At its crossroads between gospel and governance is a distressing reality: our system of interstate government by way of cooperative federalism all too frequently results in leaving behind susceptible young people. In principle, Title IV-E and the Chafee Independence Program are federally supported programs. In practice, however, states have freedom to exercise or ignore these provisions. A few provide care and use wraparound services until age 21. Others release young people into adulthood with nothing more than a Medicaid card and a handshake.
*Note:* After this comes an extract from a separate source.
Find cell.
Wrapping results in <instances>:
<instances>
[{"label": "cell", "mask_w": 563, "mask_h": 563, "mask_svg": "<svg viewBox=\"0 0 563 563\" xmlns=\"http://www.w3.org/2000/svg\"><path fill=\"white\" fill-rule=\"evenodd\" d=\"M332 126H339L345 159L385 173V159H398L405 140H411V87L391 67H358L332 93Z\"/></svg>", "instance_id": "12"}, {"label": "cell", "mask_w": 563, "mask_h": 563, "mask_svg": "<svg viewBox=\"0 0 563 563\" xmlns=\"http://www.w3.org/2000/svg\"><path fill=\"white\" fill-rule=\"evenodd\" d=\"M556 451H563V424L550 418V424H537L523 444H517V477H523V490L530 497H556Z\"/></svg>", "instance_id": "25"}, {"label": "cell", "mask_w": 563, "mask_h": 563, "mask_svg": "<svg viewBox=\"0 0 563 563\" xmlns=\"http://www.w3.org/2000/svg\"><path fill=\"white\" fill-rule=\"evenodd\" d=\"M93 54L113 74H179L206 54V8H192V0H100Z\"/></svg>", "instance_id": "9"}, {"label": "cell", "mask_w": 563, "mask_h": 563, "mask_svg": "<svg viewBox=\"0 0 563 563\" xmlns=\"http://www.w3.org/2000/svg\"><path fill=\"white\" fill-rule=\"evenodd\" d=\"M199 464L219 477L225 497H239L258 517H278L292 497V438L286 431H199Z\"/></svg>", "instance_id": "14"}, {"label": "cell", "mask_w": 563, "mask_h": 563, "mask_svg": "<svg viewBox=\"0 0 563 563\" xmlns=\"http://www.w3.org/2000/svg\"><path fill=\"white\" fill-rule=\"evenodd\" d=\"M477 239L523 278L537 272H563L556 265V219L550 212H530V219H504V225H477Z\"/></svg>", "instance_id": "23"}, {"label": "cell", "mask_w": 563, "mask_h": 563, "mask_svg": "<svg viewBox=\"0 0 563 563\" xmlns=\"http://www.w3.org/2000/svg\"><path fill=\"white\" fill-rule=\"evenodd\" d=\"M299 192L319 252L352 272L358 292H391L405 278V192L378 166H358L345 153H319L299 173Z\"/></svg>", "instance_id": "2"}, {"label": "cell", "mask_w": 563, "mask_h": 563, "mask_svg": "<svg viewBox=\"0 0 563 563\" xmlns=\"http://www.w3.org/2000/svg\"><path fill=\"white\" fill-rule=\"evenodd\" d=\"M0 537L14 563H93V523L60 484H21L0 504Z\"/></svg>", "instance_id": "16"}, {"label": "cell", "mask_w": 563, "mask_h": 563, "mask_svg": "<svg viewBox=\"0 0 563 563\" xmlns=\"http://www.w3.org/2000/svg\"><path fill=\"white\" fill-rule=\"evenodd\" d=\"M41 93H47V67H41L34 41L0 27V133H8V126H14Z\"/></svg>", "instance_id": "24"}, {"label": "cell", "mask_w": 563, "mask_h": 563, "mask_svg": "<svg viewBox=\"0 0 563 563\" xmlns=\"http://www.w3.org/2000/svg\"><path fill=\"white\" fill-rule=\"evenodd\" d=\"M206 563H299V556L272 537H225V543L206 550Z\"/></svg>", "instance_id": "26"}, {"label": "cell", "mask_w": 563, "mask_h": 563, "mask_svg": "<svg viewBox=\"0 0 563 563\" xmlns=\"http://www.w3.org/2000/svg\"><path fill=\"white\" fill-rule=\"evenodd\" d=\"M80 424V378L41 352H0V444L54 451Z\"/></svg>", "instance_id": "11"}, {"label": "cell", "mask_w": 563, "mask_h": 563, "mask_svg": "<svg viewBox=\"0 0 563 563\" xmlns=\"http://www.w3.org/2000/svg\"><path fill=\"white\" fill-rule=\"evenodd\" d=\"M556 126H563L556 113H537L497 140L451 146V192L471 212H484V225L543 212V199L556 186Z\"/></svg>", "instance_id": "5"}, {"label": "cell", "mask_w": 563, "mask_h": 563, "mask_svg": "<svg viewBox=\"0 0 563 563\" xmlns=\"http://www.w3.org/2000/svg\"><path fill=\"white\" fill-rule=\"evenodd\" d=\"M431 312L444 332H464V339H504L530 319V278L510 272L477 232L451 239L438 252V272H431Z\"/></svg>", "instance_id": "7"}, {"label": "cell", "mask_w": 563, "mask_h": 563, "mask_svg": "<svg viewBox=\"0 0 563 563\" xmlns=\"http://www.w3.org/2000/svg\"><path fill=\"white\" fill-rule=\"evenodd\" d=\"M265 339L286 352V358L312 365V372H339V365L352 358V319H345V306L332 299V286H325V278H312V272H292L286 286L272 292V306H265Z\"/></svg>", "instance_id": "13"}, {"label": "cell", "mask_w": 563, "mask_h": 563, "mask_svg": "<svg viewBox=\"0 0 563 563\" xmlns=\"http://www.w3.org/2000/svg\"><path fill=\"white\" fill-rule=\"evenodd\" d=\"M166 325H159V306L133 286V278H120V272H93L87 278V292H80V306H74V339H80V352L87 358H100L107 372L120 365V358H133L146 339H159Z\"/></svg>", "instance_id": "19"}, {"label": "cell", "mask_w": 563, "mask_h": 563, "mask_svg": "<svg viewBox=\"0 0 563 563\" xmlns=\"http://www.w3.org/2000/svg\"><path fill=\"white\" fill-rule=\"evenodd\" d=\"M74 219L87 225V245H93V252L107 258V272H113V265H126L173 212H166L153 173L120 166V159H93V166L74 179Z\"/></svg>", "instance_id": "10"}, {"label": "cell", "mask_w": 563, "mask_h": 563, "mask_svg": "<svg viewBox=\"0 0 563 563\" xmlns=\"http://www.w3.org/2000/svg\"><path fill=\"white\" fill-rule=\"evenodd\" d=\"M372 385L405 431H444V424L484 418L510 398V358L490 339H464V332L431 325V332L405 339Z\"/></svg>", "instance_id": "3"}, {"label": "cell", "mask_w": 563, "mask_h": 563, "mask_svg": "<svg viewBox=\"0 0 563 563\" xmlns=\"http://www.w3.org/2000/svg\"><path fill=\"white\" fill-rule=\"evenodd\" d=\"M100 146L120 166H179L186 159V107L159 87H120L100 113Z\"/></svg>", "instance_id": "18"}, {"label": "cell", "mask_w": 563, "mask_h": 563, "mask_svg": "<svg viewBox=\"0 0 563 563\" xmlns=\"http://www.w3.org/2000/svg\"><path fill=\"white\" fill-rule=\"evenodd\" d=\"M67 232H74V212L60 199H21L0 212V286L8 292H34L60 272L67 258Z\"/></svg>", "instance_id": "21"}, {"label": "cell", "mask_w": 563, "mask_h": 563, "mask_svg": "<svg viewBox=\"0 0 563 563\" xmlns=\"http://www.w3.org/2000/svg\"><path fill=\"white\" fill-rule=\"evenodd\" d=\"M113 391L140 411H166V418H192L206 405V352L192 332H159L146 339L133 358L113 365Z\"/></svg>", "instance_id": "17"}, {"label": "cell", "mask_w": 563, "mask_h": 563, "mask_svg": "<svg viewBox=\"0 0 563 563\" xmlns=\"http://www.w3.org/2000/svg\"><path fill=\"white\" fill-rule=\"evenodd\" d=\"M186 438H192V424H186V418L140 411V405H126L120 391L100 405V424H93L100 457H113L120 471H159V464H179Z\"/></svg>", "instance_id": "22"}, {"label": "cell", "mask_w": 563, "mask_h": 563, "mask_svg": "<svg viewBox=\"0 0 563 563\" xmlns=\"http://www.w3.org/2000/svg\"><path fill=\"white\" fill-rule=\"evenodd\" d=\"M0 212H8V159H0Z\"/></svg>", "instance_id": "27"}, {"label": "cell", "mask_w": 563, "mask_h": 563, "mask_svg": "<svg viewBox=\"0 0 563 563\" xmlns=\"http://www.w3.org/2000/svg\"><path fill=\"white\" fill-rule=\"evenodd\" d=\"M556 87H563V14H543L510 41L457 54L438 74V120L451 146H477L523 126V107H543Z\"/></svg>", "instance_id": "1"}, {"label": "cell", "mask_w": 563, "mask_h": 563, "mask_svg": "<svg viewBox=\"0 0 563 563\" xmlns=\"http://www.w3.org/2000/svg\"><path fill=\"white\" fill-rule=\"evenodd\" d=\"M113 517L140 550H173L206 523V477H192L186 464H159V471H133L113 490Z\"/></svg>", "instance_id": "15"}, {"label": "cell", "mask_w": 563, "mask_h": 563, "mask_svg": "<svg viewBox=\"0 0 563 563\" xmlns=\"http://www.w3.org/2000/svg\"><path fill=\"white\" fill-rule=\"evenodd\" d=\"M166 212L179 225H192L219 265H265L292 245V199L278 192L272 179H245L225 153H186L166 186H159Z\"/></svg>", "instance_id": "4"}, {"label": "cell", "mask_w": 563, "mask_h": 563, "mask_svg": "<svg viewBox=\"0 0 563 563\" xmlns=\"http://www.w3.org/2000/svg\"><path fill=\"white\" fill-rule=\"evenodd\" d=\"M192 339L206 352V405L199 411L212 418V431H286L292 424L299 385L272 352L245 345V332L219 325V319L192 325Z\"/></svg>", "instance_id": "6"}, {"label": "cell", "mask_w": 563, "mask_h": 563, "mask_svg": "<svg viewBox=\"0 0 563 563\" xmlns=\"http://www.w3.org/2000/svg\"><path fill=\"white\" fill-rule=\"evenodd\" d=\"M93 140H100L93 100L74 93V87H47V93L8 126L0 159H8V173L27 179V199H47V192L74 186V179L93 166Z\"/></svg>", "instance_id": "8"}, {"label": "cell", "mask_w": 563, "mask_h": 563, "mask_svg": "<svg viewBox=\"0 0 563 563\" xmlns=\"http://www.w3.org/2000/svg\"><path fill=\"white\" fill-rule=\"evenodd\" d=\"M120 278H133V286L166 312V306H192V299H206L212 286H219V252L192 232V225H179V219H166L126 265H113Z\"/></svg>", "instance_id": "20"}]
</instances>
Two Frameworks, One Concern: Government Design Meets Gospel Ethics
From a governmental perspective, cooperative federalism promotes local flexibility and innovation. Yet, without moral clarity or national accountability, it creates what scholars call “patchwork justice.” The quality of care for youth aging out of foster care becomes more about geography than equity.
From a Christian worldview, though, justice is not a choice—it’s a command. Scripture after scripture exhorts us to do good to the fatherless, to take up the cause of the poor, and to “do justice, love mercy, and walk humbly with our God” (Micah 6:8). These are not partisan talking points. These are divine mandates.
So how do these two frameworks actually overlap?
They become a sturdy middle ground: ethical federalism—a vision in which policy doesn’t just serve law, but the Lord. In which government isn’t just efficient, but righteous. In which each state decision is made with not just fiscal priorities, but a shared moral responsibility toward young people entrusted into our care.
Feminism with a Gospel Spine
We Christian women find ourselves in between feelings of compassion and criticism. We understand that justice is not only in the courts, but it is in day-to-day acts of governance, budgeting, and caring.
From a Christian feminist perspective, this question is not at all concerned with state control or federalism as better. It is concerned with whether either system values relational and emotional care as much as feminism rightly demands, or values human dignity as much as the gospel requires regardless of utility or productivity.
We are not after more government, or less. We are after better government, founded on community and covenant.
Moving Forward: What We Can Build Together
We propose a unified model: Adaptive Ethical Federalism—where moral performance indicators, restorative care, and faith-based collaborations shape the future of foster care reform.
Let this be our blueprint:
- Faith-based organizations should not be sidelined—they should be invited to co-build systems that heal relational wounds.
- National policy should incentivize justice, not just efficiency.
- Biblical ethics should inform what we measure—housing stability, yes, but also belonging, hope, and healing.
As the Church, the academy, and civil society, we must link arms—not to politicize this issue, but to humanize it. Because children never age out of God’s care. Neither should they age out of ours.
Scripture for Reflection:
“Defend the weak and the fatherless; uphold the cause of the poor and the oppressed.” — Psalm 82:3
“Religion that God our Father accepts as pure and faultless is this: to look after orphans and widows in their distress.” — James 1:27
Call to Action:
Let’s push for foster care reform that reflects both spiritual conviction and structural competency. Not left. Not right. But rooted—in justice, in mercy, and in the unshakable worth of every child.